• **DO THIS**:
Output only the span of lines that begins at the line containing "Is reflection of" and ends at the last line of the data, both included, exactly as they appear.

• **PROVIDED MATERIAL**:
START
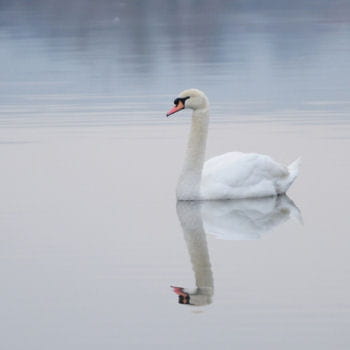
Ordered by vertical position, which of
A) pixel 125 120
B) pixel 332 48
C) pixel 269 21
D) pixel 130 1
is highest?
pixel 130 1

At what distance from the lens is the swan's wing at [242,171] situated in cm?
1195

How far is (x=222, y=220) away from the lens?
10.9m

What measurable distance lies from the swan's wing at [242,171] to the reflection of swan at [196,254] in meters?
0.35

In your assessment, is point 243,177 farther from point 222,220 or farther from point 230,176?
point 222,220

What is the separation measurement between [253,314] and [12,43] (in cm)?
3028

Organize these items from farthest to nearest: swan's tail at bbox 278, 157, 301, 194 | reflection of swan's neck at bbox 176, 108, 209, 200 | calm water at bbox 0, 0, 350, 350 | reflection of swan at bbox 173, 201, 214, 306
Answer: swan's tail at bbox 278, 157, 301, 194
reflection of swan's neck at bbox 176, 108, 209, 200
reflection of swan at bbox 173, 201, 214, 306
calm water at bbox 0, 0, 350, 350

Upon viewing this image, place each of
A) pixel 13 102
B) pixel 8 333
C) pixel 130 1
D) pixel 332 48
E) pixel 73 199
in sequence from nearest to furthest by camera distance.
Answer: pixel 8 333
pixel 73 199
pixel 13 102
pixel 332 48
pixel 130 1

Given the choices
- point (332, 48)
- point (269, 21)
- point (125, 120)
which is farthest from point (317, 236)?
point (269, 21)

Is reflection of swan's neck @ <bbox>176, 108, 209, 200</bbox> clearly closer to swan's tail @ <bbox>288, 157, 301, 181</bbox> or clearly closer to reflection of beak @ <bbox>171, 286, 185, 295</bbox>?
swan's tail @ <bbox>288, 157, 301, 181</bbox>

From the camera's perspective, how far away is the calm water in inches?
301

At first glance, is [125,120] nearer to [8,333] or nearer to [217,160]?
[217,160]

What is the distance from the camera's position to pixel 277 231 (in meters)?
10.2

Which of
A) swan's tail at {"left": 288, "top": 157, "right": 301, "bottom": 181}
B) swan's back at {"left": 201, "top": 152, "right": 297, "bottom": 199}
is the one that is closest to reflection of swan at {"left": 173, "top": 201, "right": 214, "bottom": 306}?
swan's back at {"left": 201, "top": 152, "right": 297, "bottom": 199}

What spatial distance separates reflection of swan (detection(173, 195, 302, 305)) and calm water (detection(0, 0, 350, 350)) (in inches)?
0.8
END
• **WRITTEN SOLUTION**:
Is reflection of swan's neck @ <bbox>176, 108, 209, 200</bbox> clearly closer to swan's tail @ <bbox>288, 157, 301, 181</bbox> or clearly closer to reflection of beak @ <bbox>171, 286, 185, 295</bbox>?
swan's tail @ <bbox>288, 157, 301, 181</bbox>

From the camera's perspective, how far away is the calm water in inches?
301

At first glance, is [125,120] nearer to [8,333] or nearer to [217,160]?
[217,160]

What is the distance from the camera's position to pixel 277 231 (in meters)?
10.2

Which of
A) swan's tail at {"left": 288, "top": 157, "right": 301, "bottom": 181}
B) swan's back at {"left": 201, "top": 152, "right": 297, "bottom": 199}
is the one that is closest to reflection of swan at {"left": 173, "top": 201, "right": 214, "bottom": 306}?
swan's back at {"left": 201, "top": 152, "right": 297, "bottom": 199}

What spatial distance separates reflection of swan (detection(173, 195, 302, 305)) and calm water (detection(0, 0, 350, 350)) (in inches)?
0.8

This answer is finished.